» **What is being asked**:
Can you repeat, word for word, the stretch of the records from the line containing "By what distance" through the end of the records? Leave out the pictures.

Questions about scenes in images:
————————

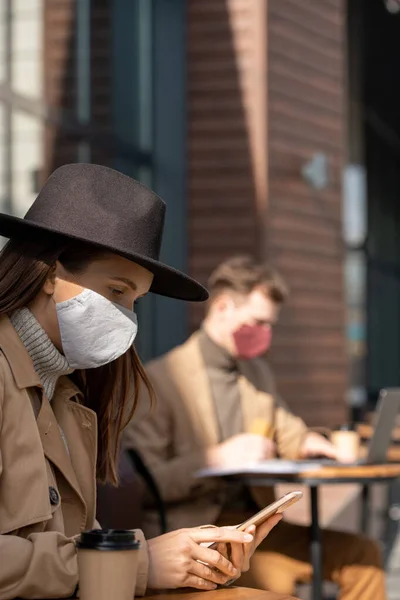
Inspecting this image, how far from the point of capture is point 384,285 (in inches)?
774

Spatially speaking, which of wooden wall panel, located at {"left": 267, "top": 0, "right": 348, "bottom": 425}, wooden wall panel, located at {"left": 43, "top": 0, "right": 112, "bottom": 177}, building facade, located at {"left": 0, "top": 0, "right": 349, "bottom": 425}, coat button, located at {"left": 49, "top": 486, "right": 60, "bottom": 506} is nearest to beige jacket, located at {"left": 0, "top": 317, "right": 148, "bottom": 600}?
coat button, located at {"left": 49, "top": 486, "right": 60, "bottom": 506}

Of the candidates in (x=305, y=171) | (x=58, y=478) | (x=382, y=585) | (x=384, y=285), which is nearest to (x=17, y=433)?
(x=58, y=478)

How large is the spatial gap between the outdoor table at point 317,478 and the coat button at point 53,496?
220cm

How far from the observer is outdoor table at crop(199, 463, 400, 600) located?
452 cm

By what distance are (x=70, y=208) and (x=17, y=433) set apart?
41 centimetres

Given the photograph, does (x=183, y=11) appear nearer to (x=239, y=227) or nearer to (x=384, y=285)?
(x=239, y=227)

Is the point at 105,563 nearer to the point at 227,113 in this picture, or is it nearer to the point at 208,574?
the point at 208,574

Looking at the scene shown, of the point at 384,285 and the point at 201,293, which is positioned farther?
the point at 384,285

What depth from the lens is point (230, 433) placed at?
4.85 meters

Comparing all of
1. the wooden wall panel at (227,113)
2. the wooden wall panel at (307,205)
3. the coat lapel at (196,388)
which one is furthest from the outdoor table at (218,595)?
the wooden wall panel at (307,205)

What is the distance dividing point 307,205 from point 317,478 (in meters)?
6.59

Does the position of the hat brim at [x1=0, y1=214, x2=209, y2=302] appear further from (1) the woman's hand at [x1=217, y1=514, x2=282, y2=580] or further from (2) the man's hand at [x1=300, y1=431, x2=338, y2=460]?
(2) the man's hand at [x1=300, y1=431, x2=338, y2=460]

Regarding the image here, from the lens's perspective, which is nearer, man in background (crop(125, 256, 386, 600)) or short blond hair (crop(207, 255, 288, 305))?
man in background (crop(125, 256, 386, 600))

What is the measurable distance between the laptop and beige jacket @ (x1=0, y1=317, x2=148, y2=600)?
2.66 m
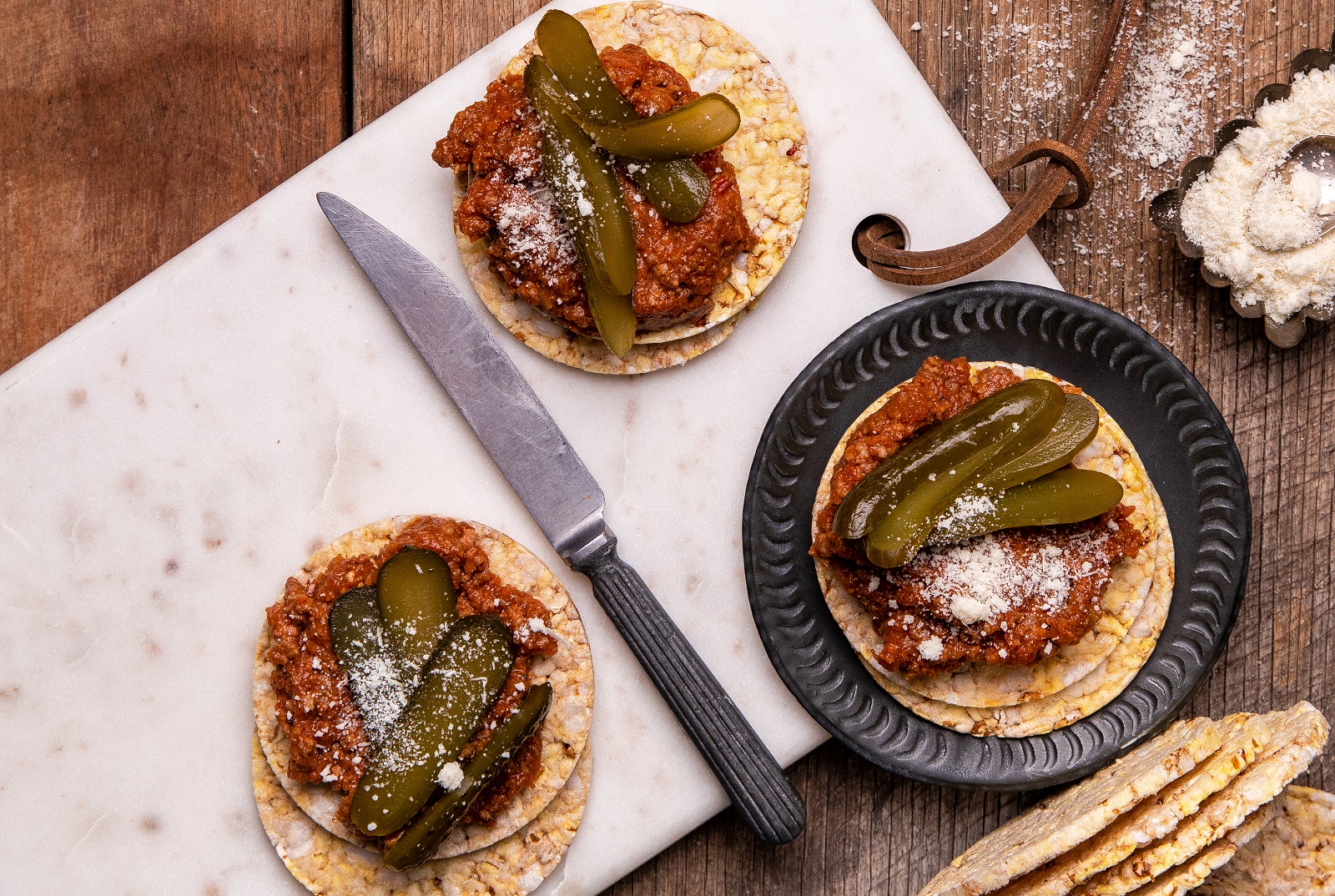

————————

» **Finished task**:
By what distance are (x=70, y=208) and (x=17, y=433) set apart?
41 centimetres

Given the photograph, does (x=183, y=11) appear nearer to (x=239, y=227) or nearer to (x=384, y=285)?
(x=239, y=227)

Is the point at 105,563 nearer to the point at 227,113 in this picture, or is it nearer to the point at 208,574?
the point at 208,574

Looking at the scene shown, of the point at 384,285 and the point at 201,293, which is positioned farther?
the point at 384,285

What depth from the lens is point (230, 433) placed at?
4.85 meters

Comparing all of
1. the wooden wall panel at (227,113)
2. the wooden wall panel at (307,205)
3. the coat lapel at (196,388)
which one is furthest from the outdoor table at (218,595)?
the wooden wall panel at (307,205)

What is the distance dividing point 307,205 from point 317,478 (in meters)?
6.59

Does the position of the hat brim at [x1=0, y1=214, x2=209, y2=302] appear further from (1) the woman's hand at [x1=217, y1=514, x2=282, y2=580] or further from (2) the man's hand at [x1=300, y1=431, x2=338, y2=460]?
(2) the man's hand at [x1=300, y1=431, x2=338, y2=460]

Regarding the image here, from the lens's perspective, which is nearer, man in background (crop(125, 256, 386, 600)) or short blond hair (crop(207, 255, 288, 305))?
man in background (crop(125, 256, 386, 600))

What is the measurable distance between the laptop and beige jacket @ (x1=0, y1=317, x2=148, y2=600)?
2.66 m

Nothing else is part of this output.